The dry, puckering sensation you feel when drinking strong tea or young red wine is astringency, and it’s a direct result of tannins binding to proteins in your saliva. Your saliva contains proline-rich proteins that act as a first line of defense, essentially intercepting tannins before they reach your digestive system. When tannins latch onto these salivary proteins, they form clumps that reduce the lubricating effect of saliva. The result is that sandpapery, drying feeling across your tongue and cheeks.

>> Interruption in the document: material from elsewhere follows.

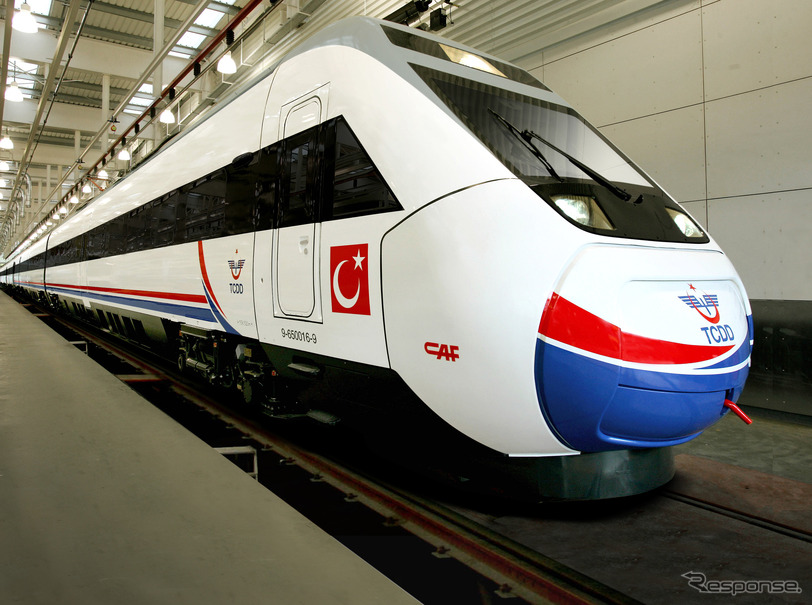 高速列車 Ankara-Istanbul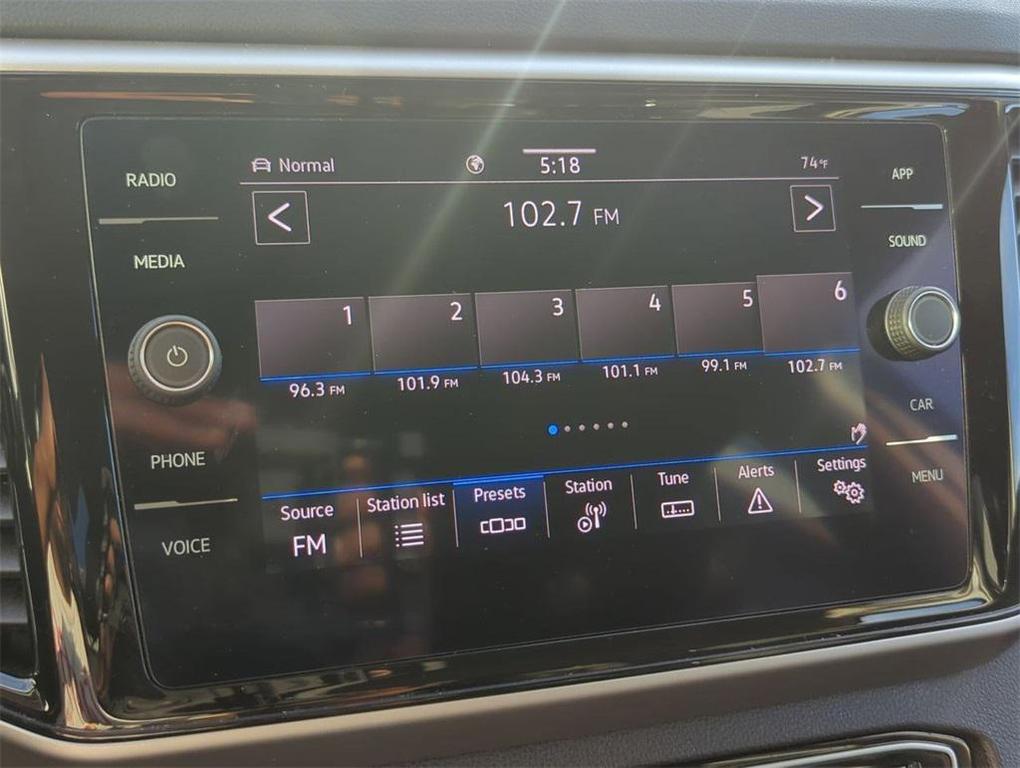 used 2022 Volkswagen Atlas car, priced at $26,500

This protein-binding ability extends to the digestive tract. Tannins can bind to dietary proteins and digestive enzymes, which is why they’ve historically been called “antinutrients.” At high concentrations, tannins reduce the activity of digestive enzymes by physically altering their shape. But the picture is more nuanced than the label suggests. At low concentrations, tannins can actually increase the structural organization of certain enzymes, boosting their catalytic activity. Even when tannins do form complexes with enzymes, those complexes retain some residual function. The effect depends on dose, the type of tannin, the specific protein involved, and the pH of the environment.

Industrial and Historical Uses

Long before anyone understood the chemistry, people recognized that certain plant materials could preserve animal hides. Vegetable tanning, the oldest method of making leather, relies entirely on tannins extracted from bark and leaves. The primary bark sources used commercially include chestnut, oak, hemlock, quebracho, mangrove, and wattle (a type of acacia). These barks were ground in bark mills and soaked with raw hides, where the tannins cross-linked with collagen proteins in the skin to create durable, flexible leather. The process gave us both the word “tanning” and, eventually, the chemical name “tannin” itself.

Beyond leather, tannin-rich plant extracts have been used in wood stains, inks (iron gall ink powered much of European writing for centuries), and traditional medicine across cultures. Today, tannin extracts from tree bark are also used as natural adhesives in wood products and as flocculants in water treatment.